2.Surgical treatment strategy of horseshoe foot deformity
The purpose of typing is for better treatment, and the design and implementation of a good surgical plan should achieve: no pain in the foot; able to bear weight with the sole; beautiful gait and appearance; able to wear normal shoes; the foot should be flexible; and patient and family satisfaction. The latter is most important.
Surgical treatment strategies for paralytic clubfoot deformity
In the correction of horseshoe foot deformity, the first step is to remove the various factors that cause and affect the development of horseshoe foot deformity, and to choose different surgical approaches according to different types of horseshoe foot.

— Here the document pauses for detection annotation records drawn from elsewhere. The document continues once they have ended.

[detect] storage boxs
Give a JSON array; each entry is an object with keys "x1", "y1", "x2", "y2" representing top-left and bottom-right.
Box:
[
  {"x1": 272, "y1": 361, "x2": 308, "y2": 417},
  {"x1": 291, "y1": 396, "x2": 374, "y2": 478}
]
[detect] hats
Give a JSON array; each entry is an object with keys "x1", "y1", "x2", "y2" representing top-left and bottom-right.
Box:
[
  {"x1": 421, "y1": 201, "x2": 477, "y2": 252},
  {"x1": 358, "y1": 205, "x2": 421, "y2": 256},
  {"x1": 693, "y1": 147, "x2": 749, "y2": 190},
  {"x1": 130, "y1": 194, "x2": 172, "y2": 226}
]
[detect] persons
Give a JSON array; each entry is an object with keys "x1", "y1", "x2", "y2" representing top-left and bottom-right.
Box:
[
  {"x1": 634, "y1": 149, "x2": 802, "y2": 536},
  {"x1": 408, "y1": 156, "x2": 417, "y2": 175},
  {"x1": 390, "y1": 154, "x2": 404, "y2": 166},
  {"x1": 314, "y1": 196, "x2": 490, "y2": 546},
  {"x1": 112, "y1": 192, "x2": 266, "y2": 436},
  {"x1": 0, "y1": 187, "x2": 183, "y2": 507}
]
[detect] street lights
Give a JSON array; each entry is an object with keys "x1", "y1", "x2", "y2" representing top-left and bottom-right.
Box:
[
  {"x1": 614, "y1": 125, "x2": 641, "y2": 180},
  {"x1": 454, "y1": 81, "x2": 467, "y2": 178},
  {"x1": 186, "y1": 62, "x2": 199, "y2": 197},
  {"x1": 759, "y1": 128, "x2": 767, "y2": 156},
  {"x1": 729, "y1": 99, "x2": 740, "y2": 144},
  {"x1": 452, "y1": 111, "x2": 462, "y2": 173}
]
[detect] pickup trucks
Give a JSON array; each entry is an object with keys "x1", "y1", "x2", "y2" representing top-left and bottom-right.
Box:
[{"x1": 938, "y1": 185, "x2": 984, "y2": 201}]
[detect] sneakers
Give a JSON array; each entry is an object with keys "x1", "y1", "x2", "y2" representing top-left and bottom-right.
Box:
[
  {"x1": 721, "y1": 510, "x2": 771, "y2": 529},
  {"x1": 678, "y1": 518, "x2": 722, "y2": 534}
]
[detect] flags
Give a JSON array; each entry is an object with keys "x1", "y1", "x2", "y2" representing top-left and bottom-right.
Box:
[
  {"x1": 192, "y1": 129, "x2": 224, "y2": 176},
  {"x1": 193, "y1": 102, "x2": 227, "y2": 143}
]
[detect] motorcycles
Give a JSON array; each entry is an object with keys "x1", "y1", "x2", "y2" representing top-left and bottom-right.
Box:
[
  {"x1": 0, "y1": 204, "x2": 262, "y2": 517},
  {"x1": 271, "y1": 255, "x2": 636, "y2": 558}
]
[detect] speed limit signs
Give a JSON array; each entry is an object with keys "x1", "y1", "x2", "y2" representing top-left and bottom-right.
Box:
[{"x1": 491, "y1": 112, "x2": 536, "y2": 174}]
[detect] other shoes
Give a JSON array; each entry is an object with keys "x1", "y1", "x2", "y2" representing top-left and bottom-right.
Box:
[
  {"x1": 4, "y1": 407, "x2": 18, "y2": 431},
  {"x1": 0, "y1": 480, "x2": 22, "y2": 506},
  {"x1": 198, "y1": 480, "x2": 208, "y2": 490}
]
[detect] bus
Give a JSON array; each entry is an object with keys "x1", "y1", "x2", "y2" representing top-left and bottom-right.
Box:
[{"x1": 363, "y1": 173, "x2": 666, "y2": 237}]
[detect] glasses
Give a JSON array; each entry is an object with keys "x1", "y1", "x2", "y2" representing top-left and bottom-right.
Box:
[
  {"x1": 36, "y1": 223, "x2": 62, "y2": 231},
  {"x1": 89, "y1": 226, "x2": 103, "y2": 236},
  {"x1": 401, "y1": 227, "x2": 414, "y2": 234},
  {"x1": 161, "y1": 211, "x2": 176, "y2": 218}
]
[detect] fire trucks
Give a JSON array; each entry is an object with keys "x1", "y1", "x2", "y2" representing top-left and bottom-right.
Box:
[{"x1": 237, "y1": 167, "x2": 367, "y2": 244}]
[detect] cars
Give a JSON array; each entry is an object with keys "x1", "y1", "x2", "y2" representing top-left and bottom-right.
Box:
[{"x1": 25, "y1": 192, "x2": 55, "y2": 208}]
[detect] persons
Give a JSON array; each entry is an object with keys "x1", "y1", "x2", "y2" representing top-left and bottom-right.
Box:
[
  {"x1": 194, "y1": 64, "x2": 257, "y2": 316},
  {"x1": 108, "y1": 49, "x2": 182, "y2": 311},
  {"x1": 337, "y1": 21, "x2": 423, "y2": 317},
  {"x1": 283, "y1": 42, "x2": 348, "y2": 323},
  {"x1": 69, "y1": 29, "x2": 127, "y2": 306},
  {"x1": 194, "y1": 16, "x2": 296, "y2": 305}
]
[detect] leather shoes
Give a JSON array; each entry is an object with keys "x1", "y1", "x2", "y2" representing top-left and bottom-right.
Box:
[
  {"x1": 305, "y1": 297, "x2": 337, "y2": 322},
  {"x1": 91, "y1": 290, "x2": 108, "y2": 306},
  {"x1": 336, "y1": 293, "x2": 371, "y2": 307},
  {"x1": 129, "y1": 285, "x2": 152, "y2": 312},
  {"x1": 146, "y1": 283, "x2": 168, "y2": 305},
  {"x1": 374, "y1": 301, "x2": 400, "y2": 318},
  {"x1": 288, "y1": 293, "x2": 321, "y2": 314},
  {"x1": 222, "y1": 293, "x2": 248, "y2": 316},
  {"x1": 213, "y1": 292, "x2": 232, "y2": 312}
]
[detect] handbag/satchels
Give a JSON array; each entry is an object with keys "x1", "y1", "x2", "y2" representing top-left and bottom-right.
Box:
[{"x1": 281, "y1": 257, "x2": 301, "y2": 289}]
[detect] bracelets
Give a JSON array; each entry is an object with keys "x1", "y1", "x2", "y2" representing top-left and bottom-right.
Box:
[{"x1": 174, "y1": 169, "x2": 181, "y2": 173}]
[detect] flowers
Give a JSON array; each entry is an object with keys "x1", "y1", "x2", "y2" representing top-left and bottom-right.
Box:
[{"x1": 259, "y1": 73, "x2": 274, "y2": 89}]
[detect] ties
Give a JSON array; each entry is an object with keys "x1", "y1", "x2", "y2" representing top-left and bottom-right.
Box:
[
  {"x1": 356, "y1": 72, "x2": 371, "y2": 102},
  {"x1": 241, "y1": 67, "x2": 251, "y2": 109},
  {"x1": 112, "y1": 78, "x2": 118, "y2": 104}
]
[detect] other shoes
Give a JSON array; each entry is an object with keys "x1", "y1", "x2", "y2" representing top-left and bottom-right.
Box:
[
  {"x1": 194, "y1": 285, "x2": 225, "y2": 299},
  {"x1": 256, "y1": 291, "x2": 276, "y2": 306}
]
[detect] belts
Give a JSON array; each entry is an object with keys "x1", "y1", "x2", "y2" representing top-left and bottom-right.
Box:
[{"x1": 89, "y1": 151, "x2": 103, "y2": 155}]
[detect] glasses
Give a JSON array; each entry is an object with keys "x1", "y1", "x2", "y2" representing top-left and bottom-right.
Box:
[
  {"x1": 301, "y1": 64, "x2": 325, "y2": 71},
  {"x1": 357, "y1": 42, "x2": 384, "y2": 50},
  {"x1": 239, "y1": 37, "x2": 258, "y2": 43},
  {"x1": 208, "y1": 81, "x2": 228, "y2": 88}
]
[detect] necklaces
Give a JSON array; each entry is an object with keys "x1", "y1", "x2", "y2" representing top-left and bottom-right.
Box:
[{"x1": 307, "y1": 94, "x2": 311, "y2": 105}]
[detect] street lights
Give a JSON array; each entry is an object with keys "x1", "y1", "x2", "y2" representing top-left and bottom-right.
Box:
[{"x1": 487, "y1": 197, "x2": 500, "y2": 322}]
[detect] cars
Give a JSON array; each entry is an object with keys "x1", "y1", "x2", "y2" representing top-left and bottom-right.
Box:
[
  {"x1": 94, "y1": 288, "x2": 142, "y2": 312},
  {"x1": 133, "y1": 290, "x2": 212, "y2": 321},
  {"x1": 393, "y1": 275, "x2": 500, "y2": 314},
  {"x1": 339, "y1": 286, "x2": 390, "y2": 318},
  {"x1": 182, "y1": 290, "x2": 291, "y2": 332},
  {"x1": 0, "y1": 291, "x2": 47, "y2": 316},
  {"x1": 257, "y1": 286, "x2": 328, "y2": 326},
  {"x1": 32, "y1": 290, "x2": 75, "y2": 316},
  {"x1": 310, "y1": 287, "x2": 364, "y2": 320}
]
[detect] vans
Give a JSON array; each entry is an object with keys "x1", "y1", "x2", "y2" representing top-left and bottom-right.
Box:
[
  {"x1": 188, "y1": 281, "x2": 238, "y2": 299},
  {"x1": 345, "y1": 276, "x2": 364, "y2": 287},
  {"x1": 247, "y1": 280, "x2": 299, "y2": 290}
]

The goal of correction is to completely correct the horseshoe deformity in children and adolescents, and to moderately correct it in young people, adults or those with weaker triceps muscle strength, so that the walking function is not diminished and the ankle-foot joint is not painful after correction of the horseshoe deformity.
Achilles tendon contracture horseshoe foot: correction of Achilles tendon lengthening is performed, but some adult patients have degeneration of the articular surface in front of the talus due to long-term disuse, and after substantial lengthening of the Achilles tendon, the degenerated articular surface turns to the ankle pits to produce pain, and such patients should be controlled within 40° for Achilles tendon lengthening correction of horseshoe deformity, and adults with severe horseshoe deformity should have Lambrinudi triple joint fusion correction.